"What shall I say? A thousand of pleasant delightes are attendant in an Orchard: and sooner shall I be weary, than I can recken the least part of that pleasure, which one that hath and loues an Orchard, may find therein.
"What is there of all these few that I haue reckoned, which doth not please the eye, the eare, the smell, and taste? And by these sences as organes, pipes, and windowes, these delights are carried to refresh the gentle, generous, and noble mind.
"To conclude, what ioy may you haue, that you liuing to such an age, shall see the blessings of God on your labours while you liue, and leaue behind you to heires or successors (for God will make heires) such a worke, that many ages after your death, shall record your loue to their countrey? And the rather, when you consider (chap. 14.) to what length of time your worke is like to last."
Page [30].—Having briefly glanced in this page at the delight with which Sir H. Davy, Mr. Worlidge, and Mr. Whateley, viewed the flowers of spring, I can only add this reflection of Sturm:—"If there were no stronger proofs on earth of the power, goodness, and wisdom of God, the flowers of spring alone, would be sufficient to convince us of it."
Page [45].—The character of this modest and candid man, (Switzer), has found an able advocate in the honest pen of Mr. Johnson, who, in p. 159 of his History of Gardening, after noticing the acrimony of his opponents, observes, "Neglect has pursued him beyond the grave, for his works are seldom mentioned or quoted as authorities of the age he lived in. To me he appears to be the best author of his time; and if I was called upon to point out the classic authors of gardening, Switzer should be one of the first on whom I would lay my finger. His works evidence him at once to have been a sound, practical horticulturist, a man well versed in the botanical science of the day, in its most enlarged sense." Mr. Johnson enumerates the distinct contents of each chapter in the Iconologia—the Kitchen Gardener—and the Fruit Gardener.

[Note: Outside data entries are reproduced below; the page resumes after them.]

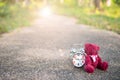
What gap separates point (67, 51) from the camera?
857 centimetres

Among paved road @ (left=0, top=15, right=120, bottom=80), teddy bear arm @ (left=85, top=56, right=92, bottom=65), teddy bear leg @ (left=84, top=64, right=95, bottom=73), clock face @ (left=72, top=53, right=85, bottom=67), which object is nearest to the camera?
paved road @ (left=0, top=15, right=120, bottom=80)

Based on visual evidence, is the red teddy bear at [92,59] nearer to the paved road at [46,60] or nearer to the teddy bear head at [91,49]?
the teddy bear head at [91,49]

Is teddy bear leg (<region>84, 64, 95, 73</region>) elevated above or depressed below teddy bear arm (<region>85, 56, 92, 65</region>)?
below

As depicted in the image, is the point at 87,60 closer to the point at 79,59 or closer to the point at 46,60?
the point at 79,59

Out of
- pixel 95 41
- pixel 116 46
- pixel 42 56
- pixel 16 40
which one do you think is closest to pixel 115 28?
pixel 95 41

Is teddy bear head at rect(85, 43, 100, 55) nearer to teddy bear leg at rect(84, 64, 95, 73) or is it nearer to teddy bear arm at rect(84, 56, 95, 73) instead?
teddy bear arm at rect(84, 56, 95, 73)

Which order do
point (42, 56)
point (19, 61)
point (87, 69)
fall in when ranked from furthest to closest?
1. point (42, 56)
2. point (19, 61)
3. point (87, 69)

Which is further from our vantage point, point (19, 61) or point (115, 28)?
point (115, 28)

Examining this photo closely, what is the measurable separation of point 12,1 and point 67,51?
858 inches

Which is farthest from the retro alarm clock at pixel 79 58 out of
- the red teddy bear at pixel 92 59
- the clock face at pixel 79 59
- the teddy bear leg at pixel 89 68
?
the teddy bear leg at pixel 89 68

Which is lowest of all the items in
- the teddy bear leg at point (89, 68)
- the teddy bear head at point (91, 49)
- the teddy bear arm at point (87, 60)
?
the teddy bear leg at point (89, 68)

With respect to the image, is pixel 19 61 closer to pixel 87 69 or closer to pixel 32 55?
pixel 32 55

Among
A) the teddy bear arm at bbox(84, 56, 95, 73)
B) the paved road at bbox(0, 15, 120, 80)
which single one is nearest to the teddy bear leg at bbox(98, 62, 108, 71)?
the paved road at bbox(0, 15, 120, 80)

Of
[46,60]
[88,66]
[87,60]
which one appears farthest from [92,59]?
[46,60]
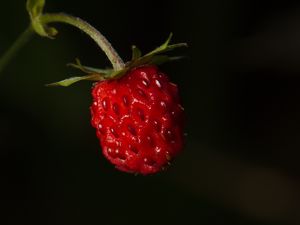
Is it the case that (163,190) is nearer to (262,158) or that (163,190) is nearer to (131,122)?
(262,158)

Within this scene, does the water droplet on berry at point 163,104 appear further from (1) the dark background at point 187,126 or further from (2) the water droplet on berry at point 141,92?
(1) the dark background at point 187,126

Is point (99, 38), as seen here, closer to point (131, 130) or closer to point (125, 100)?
point (125, 100)

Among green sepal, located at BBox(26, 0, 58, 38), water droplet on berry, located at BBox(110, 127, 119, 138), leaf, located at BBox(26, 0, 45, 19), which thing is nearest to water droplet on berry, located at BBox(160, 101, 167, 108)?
water droplet on berry, located at BBox(110, 127, 119, 138)

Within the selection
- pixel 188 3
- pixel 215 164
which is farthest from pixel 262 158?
pixel 188 3

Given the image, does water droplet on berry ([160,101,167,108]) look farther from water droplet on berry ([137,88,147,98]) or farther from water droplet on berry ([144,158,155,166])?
water droplet on berry ([144,158,155,166])

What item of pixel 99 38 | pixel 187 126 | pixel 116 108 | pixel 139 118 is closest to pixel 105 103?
pixel 116 108

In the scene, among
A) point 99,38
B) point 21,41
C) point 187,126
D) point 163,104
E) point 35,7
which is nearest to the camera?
point 99,38

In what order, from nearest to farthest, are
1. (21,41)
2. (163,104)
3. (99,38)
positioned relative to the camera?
1. (99,38)
2. (163,104)
3. (21,41)

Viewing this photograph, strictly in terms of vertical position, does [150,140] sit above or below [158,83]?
below
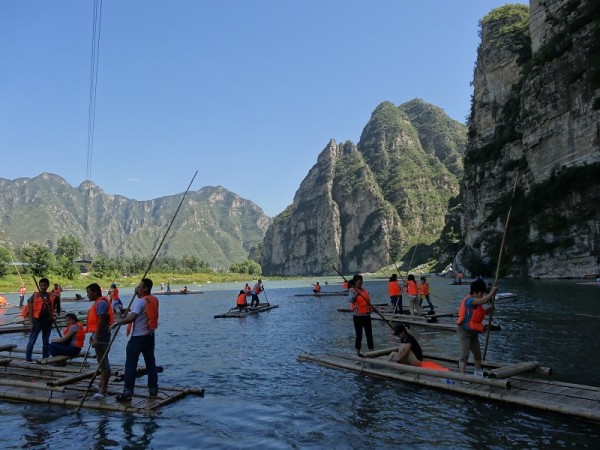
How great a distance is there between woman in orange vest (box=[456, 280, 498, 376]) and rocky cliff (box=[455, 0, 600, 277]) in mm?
60001

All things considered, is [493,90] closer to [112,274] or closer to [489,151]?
[489,151]

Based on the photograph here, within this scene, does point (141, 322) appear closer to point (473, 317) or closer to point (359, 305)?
point (359, 305)

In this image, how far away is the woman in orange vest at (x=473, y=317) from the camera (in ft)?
41.0

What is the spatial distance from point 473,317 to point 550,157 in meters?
68.7

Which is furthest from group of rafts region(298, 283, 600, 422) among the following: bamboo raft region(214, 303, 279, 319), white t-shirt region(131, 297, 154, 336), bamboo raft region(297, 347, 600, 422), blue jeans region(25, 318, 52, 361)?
bamboo raft region(214, 303, 279, 319)

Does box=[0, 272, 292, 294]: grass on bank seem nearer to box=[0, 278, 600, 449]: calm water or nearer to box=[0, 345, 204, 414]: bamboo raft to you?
box=[0, 345, 204, 414]: bamboo raft

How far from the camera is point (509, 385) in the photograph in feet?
37.7

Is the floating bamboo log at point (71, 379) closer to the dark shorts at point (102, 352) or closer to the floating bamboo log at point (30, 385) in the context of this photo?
the floating bamboo log at point (30, 385)

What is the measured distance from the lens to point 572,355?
16.7 m

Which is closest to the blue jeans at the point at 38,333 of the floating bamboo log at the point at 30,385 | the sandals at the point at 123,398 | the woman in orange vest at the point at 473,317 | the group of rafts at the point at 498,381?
the floating bamboo log at the point at 30,385

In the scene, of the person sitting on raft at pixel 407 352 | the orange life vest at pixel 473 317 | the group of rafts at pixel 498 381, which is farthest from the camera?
the person sitting on raft at pixel 407 352

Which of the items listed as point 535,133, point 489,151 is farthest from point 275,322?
point 489,151

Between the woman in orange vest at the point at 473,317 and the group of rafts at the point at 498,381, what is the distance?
68 cm

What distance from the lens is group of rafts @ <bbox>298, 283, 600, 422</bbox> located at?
10.3 meters
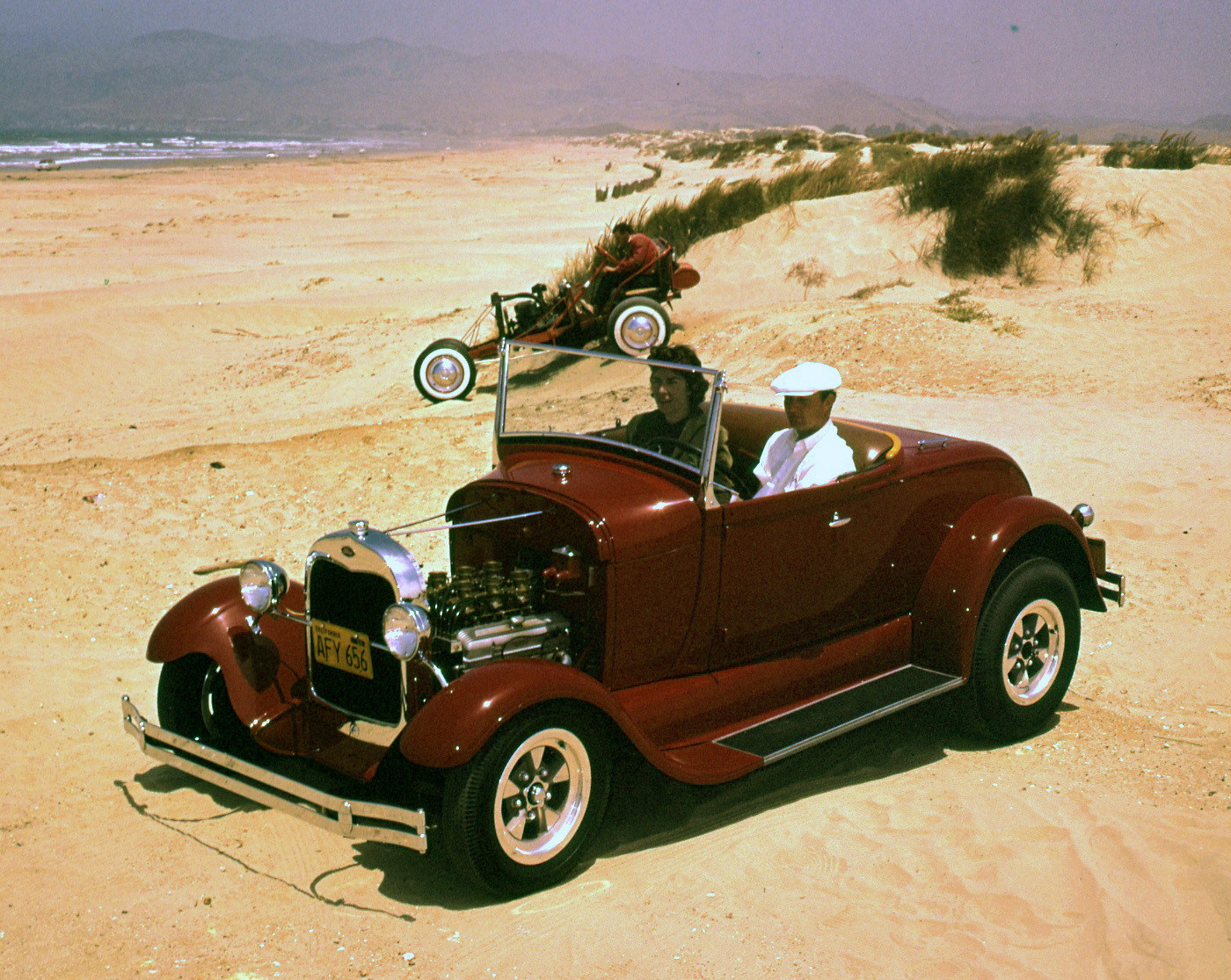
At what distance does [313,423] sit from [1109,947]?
8.97 m

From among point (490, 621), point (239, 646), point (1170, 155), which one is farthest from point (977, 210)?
point (239, 646)

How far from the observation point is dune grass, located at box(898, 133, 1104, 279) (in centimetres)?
1519

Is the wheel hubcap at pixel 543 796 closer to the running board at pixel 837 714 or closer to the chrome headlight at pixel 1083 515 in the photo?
the running board at pixel 837 714

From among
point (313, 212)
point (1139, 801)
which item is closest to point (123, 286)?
point (313, 212)

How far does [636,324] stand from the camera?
38.9 feet

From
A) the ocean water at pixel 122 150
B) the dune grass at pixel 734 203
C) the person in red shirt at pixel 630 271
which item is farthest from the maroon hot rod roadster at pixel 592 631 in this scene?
the ocean water at pixel 122 150

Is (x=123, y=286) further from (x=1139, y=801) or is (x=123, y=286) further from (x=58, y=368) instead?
(x=1139, y=801)

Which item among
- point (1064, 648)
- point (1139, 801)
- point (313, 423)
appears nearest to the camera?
point (1139, 801)

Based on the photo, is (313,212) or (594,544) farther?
(313,212)

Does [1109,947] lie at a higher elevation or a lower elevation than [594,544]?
lower

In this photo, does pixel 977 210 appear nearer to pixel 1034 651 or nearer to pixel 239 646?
pixel 1034 651

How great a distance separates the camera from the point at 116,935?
3.71 meters

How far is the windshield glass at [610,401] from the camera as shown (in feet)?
14.6

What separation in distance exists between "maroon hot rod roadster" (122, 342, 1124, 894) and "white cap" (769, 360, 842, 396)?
1.08 feet
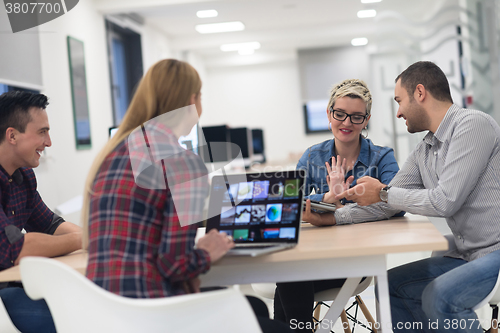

Page [59].—The Tortworth Chesnut was growing previous to the Norman Conquest. It fixes the boundary of a manor. Even in the reign of Stephen, it was known as the great chesnut of Tortworth.
Page [62].—The author of this treatise, who is a zealous orchardist, is lavish in his praise of a then discovered apple-tree and its produce, "for the little cot-house to which it belongs, together with the little quillet in which it stands, being several years since mortgaged for ten pounds, the fruit of this tree alone, in a course of some years, freed the house and garden, and its more valuable self, from that burden." A neighbouring clergyman, too, was equally lavish, for he "talked of it in all conversations," and such was his praise of it, that every one "fell to admiration." Mr. Stafford is so pleased with this reverend gentleman's zeal, in extending the cultivation of this apple, (the Royal Wilding) that he says, "I could really wish, whenever the original tree decayeth, his statue carved out of the stump, by the most expert hand, and overlaid with gold, may be erected near the public road, in the place of it, at the common charge of the country." He celebrates also another apple, which "in a pleasant conversation was named by a gentleman super-celestial. Another gentleman, in allusion to Pynes, the name of my house, and to the common story of the West India pineapple, (which is said to be the finest fruit in the world, and to represent every exquisite flavour that is known), determined that it should be called the pyne-apple; and by either of these names it is talked of when pleasantry and conversation bring the remembrance of it to the table."
Page [64].—It is but justice to Mr. Gibson to say, that in his Fruit Gardener, he has entered fully into the merits of Le Genre's Le maniere de cultiver les arbres fruitiers; and that his pages are extremely interesting. The great merits of Quintinye are also not overlooked.
Page [84].—To the list of those deceased authors, whose portraits I have not been able to discover, I must add the following:
John Braddick, Esq. A zealous horticulturist and fruit grower. He contributed four papers to the Horticultural Society of London. In the Gardener's Mag. for Jan. 1827, is a communication by him, on some new French pears. The editor of this magazine acknowledges "the very liberal and truly patriotic manner in which our highly-valued correspondent shares every novelty he receives with those whose interest it is to increase and disseminate such novelties." In the above magazine for March, 1827, is another spirited communication by him, on these new pears, introduced from France, in which he says:—"And here I think it necessary to premise, that the following list is the cream skimmed off some thousands of new pears, which I have for many years past been getting together from various parts of the world, about two-thirds of which yet remain for trial, not having fruited, together with some thousands of seedling pears, apples, plums, cherries, apricots, peaches and grapes, of my own raising; the fruits of some of which I hope will continue to gladden the hearts of horticulturists for many years to come. As they are produced I will make them known to the public, with as much facility as lies in my power.